---
name: pymzml-spectrum-object-instantiation
description: Use when when you have mzML spectrum XML already parsed (either from a file, a database query, or an in-memory representation) and need to construct Spectrum or Chromatogram objects that expose methods like accessing MS level, retention time, m/z and intensity arrays, and other metadata.
license: CC-BY-4.0
metadata:
  edam_operation: http://edamontology.org/operation_3634
  edam_topics:
  - http://edamontology.org/topic_0121
  - http://edamontology.org/topic_3520
  tools:
  - sqlite3
  - pymzML
  - xml.etree.ElementTree
derived_from:
- doi: 10.1093/bioinformatics/bty046
  title: pymzml
evidence_spans:
- import sqlite3
- In order to make pymzML accept other kinds of mzML data (e.g databases), one can implement an own wrapper
- import xml.etree.ElementTree as et
claims: []
provenance:
  collection: https://w3id.org/holobiomicslab/asb-skill/collection/metabolomics/v1
  assembled_by: scripts/collect_metabolomics_collection.py
  sources:
  - build: coll_pymzml
    doi: 10.1093/bioinformatics/bty046
    title: pymzml
  dedup_kept_from: coll_pymzml
schema_version: 0.2.0
---

# pymzml-spectrum-object-instantiation

## Summary

Instantiate pymzML Spectrum or Chromatogram objects from mzML XML elements or from a custom file interface (e.g., SQLite database) to enable programmatic access to mass spectrometry metadata and peak data. This skill is essential when integrating non-standard data sources into pymzML's run.Reader interface.

## When to use

When you have mzML spectrum XML already parsed (either from a file, a database query, or an in-memory representation) and need to construct Spectrum or Chromatogram objects that expose methods like accessing MS level, retention time, m/z and intensity arrays, and other metadata. Specifically use this when implementing a custom FileInterface wrapper (e.g., for SQLite or other databases) that must return pymzML-compatible spectrum objects from __getitem__ or read methods.

## When NOT to use

- The mzML file is already being read directly via pymzml.run.Reader; instantiation is already handled internally.
- You only need to count or filter spectra without accessing individual spectrum data; use get_spectrum_count() instead.
- The input is not valid mzML XML (e.g., malformed or non-standard schema); the constructor will fail or produce incomplete objects.

################

- Objectives
1) Reproduce the pymzML page word for word, from "- The mzML file" up to and including "use get_spectrum_count() instead.".
2) Based on the pymzML page, mark each statement yes or no, and quote the words that decide it.
(a) When an mzML file is read directly through pymzml.run.Reader, the objects are already built internally.
(b) The page recommends get_spectrum_count() when you need to access individual spectrum data.
(c) The page says the constructor handles malformed mzML XML without trouble.
3) Continue the pymzML page from where it stops.

- Entries provided
################

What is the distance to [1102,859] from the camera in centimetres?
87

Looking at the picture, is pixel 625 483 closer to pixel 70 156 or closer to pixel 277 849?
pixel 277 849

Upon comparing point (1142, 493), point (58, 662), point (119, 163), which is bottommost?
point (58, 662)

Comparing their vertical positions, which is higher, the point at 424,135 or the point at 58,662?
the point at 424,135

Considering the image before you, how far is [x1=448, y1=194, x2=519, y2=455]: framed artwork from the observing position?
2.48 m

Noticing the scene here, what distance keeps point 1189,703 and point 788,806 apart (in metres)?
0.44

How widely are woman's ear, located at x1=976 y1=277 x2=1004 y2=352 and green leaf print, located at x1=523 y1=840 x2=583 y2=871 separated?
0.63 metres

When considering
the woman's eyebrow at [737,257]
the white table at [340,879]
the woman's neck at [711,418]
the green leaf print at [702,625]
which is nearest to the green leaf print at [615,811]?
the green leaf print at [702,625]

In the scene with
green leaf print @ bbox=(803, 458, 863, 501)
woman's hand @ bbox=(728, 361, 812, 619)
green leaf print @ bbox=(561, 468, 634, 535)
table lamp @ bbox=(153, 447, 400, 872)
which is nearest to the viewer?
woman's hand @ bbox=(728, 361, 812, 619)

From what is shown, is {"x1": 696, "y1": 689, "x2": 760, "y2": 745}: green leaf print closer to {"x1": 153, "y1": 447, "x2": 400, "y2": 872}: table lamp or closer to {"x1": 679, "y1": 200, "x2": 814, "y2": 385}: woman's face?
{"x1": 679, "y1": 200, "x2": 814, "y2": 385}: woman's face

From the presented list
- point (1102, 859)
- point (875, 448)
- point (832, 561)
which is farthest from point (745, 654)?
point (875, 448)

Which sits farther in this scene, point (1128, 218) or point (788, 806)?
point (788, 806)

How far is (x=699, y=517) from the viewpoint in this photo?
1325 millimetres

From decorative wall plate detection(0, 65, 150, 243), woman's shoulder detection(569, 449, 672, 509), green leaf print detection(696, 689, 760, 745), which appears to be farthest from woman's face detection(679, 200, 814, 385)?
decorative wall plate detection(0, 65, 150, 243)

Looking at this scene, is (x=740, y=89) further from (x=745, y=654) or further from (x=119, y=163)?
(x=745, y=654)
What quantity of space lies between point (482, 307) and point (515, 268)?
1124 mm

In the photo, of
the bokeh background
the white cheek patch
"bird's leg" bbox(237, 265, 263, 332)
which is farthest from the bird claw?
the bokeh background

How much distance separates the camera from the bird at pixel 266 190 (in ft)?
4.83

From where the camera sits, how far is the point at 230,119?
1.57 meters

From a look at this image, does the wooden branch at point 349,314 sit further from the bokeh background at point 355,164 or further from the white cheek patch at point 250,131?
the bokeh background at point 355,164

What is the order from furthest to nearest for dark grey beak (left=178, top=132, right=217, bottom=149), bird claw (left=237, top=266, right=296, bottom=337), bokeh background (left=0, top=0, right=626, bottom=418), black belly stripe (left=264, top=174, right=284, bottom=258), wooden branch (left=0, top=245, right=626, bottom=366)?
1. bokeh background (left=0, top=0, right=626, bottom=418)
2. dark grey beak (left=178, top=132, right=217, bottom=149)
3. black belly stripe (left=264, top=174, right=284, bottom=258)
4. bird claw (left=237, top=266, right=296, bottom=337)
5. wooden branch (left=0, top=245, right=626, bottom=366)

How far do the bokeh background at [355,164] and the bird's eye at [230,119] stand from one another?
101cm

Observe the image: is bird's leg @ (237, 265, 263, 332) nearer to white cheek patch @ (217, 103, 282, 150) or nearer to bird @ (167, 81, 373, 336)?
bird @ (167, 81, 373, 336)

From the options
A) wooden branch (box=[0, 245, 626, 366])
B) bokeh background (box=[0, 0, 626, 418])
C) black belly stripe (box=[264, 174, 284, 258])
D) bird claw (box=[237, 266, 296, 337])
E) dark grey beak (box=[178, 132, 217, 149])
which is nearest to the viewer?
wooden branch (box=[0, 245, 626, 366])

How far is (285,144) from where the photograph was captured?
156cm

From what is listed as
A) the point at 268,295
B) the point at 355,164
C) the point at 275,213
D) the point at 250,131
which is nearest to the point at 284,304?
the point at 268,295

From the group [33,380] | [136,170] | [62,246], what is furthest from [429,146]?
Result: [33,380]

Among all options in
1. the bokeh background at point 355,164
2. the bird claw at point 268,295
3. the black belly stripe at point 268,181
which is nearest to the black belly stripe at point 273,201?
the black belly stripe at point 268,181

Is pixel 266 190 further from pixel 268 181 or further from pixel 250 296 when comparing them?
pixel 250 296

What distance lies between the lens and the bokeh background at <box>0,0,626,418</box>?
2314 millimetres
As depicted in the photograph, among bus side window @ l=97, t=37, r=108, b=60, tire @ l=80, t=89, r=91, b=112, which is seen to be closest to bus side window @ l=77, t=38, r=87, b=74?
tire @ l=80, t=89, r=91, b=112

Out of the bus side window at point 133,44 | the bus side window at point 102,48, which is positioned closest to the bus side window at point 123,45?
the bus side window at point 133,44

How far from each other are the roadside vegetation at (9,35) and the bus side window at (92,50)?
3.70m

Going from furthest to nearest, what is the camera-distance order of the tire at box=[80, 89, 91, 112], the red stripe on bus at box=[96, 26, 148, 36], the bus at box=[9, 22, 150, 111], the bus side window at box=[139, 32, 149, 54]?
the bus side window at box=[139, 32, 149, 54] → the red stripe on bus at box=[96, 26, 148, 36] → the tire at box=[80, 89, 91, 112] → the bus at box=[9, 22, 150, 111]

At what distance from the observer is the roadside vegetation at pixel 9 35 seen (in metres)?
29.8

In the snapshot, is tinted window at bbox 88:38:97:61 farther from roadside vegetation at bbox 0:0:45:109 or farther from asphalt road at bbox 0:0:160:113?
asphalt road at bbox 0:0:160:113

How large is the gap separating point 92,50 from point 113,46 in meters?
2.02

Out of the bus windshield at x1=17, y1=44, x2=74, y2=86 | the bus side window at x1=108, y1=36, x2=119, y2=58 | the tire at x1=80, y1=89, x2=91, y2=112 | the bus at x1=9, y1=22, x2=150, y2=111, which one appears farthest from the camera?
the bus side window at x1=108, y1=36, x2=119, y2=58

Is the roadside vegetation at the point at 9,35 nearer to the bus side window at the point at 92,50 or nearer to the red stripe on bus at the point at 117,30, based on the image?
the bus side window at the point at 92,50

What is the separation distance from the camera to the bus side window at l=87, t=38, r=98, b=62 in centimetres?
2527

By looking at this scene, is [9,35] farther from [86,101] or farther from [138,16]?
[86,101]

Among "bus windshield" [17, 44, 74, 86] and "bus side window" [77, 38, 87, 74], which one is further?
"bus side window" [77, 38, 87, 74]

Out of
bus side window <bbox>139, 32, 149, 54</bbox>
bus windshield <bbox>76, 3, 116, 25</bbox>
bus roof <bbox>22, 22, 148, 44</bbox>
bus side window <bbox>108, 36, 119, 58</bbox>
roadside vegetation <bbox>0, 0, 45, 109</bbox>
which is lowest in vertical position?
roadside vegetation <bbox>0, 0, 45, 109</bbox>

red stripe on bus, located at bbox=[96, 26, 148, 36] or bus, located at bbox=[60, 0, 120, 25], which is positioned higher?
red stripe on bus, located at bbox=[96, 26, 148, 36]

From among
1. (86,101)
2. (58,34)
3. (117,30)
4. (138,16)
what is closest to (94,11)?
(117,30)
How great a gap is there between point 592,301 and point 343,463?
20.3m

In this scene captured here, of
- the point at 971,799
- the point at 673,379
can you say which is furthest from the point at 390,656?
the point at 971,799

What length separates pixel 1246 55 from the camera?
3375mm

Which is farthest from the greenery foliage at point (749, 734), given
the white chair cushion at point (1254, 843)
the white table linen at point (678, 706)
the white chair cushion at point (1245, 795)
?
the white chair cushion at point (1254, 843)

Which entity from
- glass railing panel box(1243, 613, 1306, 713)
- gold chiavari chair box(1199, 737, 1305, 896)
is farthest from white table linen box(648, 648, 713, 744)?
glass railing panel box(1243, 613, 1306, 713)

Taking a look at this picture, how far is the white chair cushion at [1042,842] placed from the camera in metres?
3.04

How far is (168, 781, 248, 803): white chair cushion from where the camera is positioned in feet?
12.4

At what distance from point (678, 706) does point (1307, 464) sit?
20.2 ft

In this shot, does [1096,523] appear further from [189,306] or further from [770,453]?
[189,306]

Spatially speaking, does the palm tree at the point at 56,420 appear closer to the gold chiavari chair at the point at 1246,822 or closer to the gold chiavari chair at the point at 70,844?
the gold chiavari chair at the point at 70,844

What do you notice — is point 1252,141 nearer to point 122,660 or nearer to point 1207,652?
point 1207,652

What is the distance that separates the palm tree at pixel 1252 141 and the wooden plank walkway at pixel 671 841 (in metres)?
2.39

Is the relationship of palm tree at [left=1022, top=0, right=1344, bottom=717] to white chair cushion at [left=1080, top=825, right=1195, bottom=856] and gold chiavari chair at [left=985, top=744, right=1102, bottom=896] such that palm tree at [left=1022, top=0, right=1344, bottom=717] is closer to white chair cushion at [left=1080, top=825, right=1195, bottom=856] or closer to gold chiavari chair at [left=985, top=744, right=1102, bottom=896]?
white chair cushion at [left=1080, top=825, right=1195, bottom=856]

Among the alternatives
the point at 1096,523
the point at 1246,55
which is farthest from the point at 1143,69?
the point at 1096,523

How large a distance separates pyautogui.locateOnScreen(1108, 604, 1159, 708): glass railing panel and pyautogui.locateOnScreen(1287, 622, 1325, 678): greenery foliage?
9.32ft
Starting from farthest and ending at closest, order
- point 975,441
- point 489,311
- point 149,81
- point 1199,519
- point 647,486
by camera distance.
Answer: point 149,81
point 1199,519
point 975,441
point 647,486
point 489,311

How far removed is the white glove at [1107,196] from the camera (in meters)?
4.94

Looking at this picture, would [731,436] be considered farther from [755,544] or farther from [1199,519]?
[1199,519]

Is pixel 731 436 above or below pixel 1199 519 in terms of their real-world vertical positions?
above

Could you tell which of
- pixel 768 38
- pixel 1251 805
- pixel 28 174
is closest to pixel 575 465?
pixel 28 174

################

- Outputs
1)
- The mzML file is already being read directly via pymzml.run.Reader; instantiation is already handled internally.
- You only need to count or filter spectra without accessing individual spectrum data; use get_spectrum_count() instead.

2)
(a) Yes: "The mzML file is already being read directly via pymzml.run.Reader; instantiation is already handled internally."
(b) No: "You only need to count or filter spectra without accessing individual spectrum data; use get_spectrum_count() instead."
(c) No: "The input is not valid mzML XML (e.g., malformed or non-standard schema); the constructor will fail or produce incomplete objects."

3)
## Inputs

- mzML XML element (xml.etree.ElementTree.Element)
- spectrum ID (int or string, for lookup)
- database path (str) or file path to mzML source

## Outputs

- pymzML Spectrum object
- pymzML Chromatogram object

## How to apply

Parse the mzML XML element using xml.etree.ElementTree.XML() to obtain an ElementTree Element object. Pass this Element to the pymzML Spectrum or Chromatogram constructor, which internally extracts all spectrum metadata (ID, MS level, precursor m/z, retention time) and intensity/m/z array data from the standardized mzML XML schema. The correct object type (Spectrum vs. Chromatogram) is determined by inspecting the XML element's tag or attributes; in the context of a custom file wrapper, __getitem__ should inspect the spectrum type and instantiate accordingly. Return the constructed object to the caller (e.g., pymzML.run.Reader) so it can be used transparently in iteration or random-access patterns. Verify that the returned object has valid attributes (MS level, scan ID, arrays) and supports iteration over peaks.

## Related tools

- **pymzML** (Provides Spectrum and Chromatogram classes whose constructors accept parsed XML elements and instantiate objects with full metadata and peak data access) — https://github.com/pymzml/pymzML
- **sqlite3** (Enables querying of spectrum XML strings from a SQLite database for subsequent instantiation)
- **xml.etree.ElementTree** (Parses mzML XML strings into Element objects required by Spectrum/Chromatogram constructors)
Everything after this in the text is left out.